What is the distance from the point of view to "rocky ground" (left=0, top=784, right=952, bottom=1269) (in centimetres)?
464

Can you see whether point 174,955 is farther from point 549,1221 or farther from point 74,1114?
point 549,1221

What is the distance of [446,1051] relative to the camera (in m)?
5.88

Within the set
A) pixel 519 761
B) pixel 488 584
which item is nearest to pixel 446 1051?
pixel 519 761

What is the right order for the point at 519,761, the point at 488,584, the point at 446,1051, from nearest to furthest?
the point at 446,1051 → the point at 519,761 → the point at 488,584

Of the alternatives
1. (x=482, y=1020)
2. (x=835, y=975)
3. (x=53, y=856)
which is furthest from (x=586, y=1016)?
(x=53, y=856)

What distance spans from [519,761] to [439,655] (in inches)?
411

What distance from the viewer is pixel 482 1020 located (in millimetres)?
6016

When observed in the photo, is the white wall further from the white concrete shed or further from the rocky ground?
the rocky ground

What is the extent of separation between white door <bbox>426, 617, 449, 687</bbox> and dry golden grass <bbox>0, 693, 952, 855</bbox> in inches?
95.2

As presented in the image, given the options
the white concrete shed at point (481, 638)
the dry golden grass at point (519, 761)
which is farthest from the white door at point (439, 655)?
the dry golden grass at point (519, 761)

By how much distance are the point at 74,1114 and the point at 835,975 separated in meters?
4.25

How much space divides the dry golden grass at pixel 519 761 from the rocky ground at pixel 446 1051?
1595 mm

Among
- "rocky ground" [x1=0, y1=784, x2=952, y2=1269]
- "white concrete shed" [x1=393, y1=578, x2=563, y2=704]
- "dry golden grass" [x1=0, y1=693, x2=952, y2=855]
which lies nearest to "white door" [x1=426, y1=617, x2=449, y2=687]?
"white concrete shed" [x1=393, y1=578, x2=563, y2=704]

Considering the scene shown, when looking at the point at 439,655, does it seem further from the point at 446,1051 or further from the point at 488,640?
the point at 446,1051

______

Goal of the exercise
Write out all the records above again, exactly as they stand.

Correct answer
What is the distance from the point of view to "rocky ground" (left=0, top=784, right=952, bottom=1269) (in centimetres)?
464

Can you see whether point 174,955 is farther from point 549,1221 or farther from point 74,1114?
point 549,1221

What is the distance of [446,1051] relative to the camera (in m)?
5.88

Within the set
A) pixel 519 761
B) pixel 488 584
which item is nearest to pixel 446 1051?
pixel 519 761

What is the right order for the point at 519,761, the point at 488,584, the point at 446,1051, from nearest to furthest?
the point at 446,1051 → the point at 519,761 → the point at 488,584

Of the alternatives
1. (x=482, y=1020)
2. (x=835, y=975)
3. (x=53, y=856)
which is furthest from (x=586, y=1016)?
(x=53, y=856)

What distance spans from [519,761] to [439,655] (in inches)?
411

What distance from the viewer is pixel 482 1020 located (in millimetres)?
6016

When observed in the photo, is the white wall further from the white concrete shed or further from the rocky ground?
the rocky ground

What is the extent of separation between white door <bbox>426, 617, 449, 687</bbox> and dry golden grass <bbox>0, 693, 952, 855</bbox> in inches?
95.2

As presented in the image, given the options
the white concrete shed at point (481, 638)
the dry golden grass at point (519, 761)
which is farthest from the white door at point (439, 655)?
the dry golden grass at point (519, 761)

By how much distance are the point at 74,1114 and the point at 835,975 separated in meters?
4.25

How much space divides the dry golden grass at pixel 519 761 from the rocky ground at pixel 446 1051?
1595 mm

Among
- "rocky ground" [x1=0, y1=784, x2=952, y2=1269]
- "white concrete shed" [x1=393, y1=578, x2=563, y2=704]
- "dry golden grass" [x1=0, y1=693, x2=952, y2=855]
which lies nearest to "white door" [x1=426, y1=617, x2=449, y2=687]?
"white concrete shed" [x1=393, y1=578, x2=563, y2=704]

Considering the scene shown, when looking at the point at 439,655, does it seem further from the point at 446,1051 or further from the point at 488,640?
the point at 446,1051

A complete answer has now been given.